階段を高速で駆け下がる音が聞こえた、階段の段差を立ち上がり階段から少し離れて上を見上げる。
「見当たらない」
カカカカカカカッ
「にゃー!」
階段に座っていたクロスロードの隣から突如、槍の刺す様な速度で接近するものがあった。
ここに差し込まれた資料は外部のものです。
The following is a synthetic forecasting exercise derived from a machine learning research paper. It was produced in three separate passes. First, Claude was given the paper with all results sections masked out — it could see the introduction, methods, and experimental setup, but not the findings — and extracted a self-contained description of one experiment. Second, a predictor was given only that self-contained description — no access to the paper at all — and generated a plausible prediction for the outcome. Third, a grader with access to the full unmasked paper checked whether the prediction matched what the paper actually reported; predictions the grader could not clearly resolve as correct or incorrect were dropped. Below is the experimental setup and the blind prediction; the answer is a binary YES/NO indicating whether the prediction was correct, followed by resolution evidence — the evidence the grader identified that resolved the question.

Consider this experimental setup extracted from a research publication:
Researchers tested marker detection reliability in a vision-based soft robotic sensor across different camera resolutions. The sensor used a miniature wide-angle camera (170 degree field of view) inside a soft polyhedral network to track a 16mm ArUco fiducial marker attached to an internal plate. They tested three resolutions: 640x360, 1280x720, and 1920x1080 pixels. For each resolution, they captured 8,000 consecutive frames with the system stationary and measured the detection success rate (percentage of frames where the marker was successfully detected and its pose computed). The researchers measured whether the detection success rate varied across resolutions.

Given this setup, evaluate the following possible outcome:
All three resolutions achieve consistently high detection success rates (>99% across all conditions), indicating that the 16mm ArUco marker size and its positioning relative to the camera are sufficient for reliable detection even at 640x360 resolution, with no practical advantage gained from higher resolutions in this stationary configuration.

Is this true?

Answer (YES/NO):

それは腹に突撃する、刃がない所でこれは武器ではない事に気が付いた。
「ああー主だぁ、久々すぎて頭ぐりぐりしちゃうよぉ」
「痛い痛い痛い痛い!何かトゲがあるトゲ!」
「ん?あ、陰陽の兜か、採掘装備だったよめんごー」
そう彼女は謝る。
犬丸姫の登場だ。
「姫、不埒」
「なにおう、君達も悪いのだよ!集合場所は建物の上じゃなかったのかーい!」
(ああ確かに。)
「姫は階段を通らずにどうやって…」
クロスロードは驚く様に犬丸に聞く、その事について俺は大体理解がついていた。
「建物つたって」
「クロ、プレイヤーとしての運動神経は持ち合わせているんだ。俺も彼方の建物からジャンプして来たが、跳躍力の高さに驚いている」
「…ほう、流石はとわ、か。1つ先を行くな」
「私もだ」
情報交換はしまいらしい、暫く無言になって時の流れに身を任せた。
話す事がないのだ。
いや、あるだろうけど。
どうしたらいいのか。
(犬丸は、自分のギルドはいいんだろうか)
犬丸は『猫の集会』というギルドに入っている、メンバーの数は約500人、引退、あるいは放置してるプレイヤーを含めて…だが。
よくて440人だろう。
「しかし、クロスロードがそんなクールな声だとは思わなかったよ、惚れちゃうにゃん」
「ちょっと照れるな…」
たしかにクロスロードは気取っているように見えたが、実際会ってみて感じる、これが素の男なんだろうと。
チャット画面からいきなり声で語る様になったのだ、こちらもやはり驚きだろう。